Ford’s vice president of vehicle hardware engineering, Charles Poon, mentioned that the company mistakenly believed it could introduce AI as a replacement for high-quality products. However, its automated, AI-powered quality processes did not yield the desired outcomes. Ford officials admitted that the firm had relied too heavily on automation while ignoring decades of engineering knowledge accumulated by workers with experience across several generations of vehicles.
“Over prior years, we didn’t pay as much attention as we should have to the experience of our most knowledgeable engineers who have been with us through many product cycles. Mistakenly, we thought that by just introducing artificial intelligence and ingesting the design requirements that we had, that would produce a high-quality product,” Poon stated while talking to the media house. AI is “a fantastic tool,” he maintained, but “it’s only as good as the information you use to train it.”
He conveyed that the issue was not that the AI was inherently flawed, but rather that the skilled staff members departed before they could incorporate their institutional expertise into the systems designed to take their place. Ford’s automated technologies amplified weak inputs rather than identifying design faults since the training data did not contain decades of engineering judgment.

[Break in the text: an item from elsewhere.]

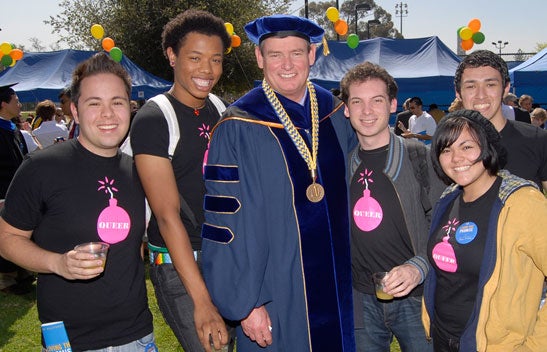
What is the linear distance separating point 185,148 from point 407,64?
42.6 ft

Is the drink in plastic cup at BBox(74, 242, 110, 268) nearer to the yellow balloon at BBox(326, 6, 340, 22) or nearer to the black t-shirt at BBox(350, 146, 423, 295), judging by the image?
the black t-shirt at BBox(350, 146, 423, 295)

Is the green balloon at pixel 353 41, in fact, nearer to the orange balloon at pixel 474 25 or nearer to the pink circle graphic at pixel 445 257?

“We had been relying more and more on automated quality systems and not getting the desired results. We brought back technical specialists, and they hunt for failure points before a part ever reaches the plant floor,” echoed Kumar Galhotra, Ford’s chief operating officer. He characterised the engineers as being “at the heart” of Ford’s turnaround strategy.
They oversee required quality assessments and assist in the transition from addressing issues after they arise to averting them altogether. “We’re moving from that find-and-fix mentality to preventing issues before they occur. Stop admiring the problem and start solving it,” he emphasised.
Ford had been progressively depending on AI-driven inspection systems to enhance quality control and expedite production, but admitted that AI lacked the sophisticated judgment to handle complicated challenges. Its quality standards significantly improved after rehiring seasoned professionals.
The engineers were given the task to refine the automated systems, restore the data pipelines that supply Ford’s AI training, and mentor younger employees. Additionally, Ford added over 100,000 AI-powered automated checks and established a dedicated 40-person software quality assurance team to spot edge cases and revalidate software modifications at a later stage of development.
The enterprise asserted that these automated testing frameworks enable engineers to swiftly revalidate software anytime late updates are made, guaranteeing that issues are found prior to vehicle delivery.
After the decision, Ford was placed first among mainstream brands in the most recent JD Power Initial Quality Survey, an annual automotive standard that evaluates the quality of new cars for the first time in sixteen years.
The company has cut approximately 5,300 paid positions since 2020 as part of a larger downturn among Detroit’s manufacturers that has destroyed more than 20,000 white-collar jobs. CEO Jim Farley had even announced that AI “is going to replace literally half of all white-collar workers in the US.”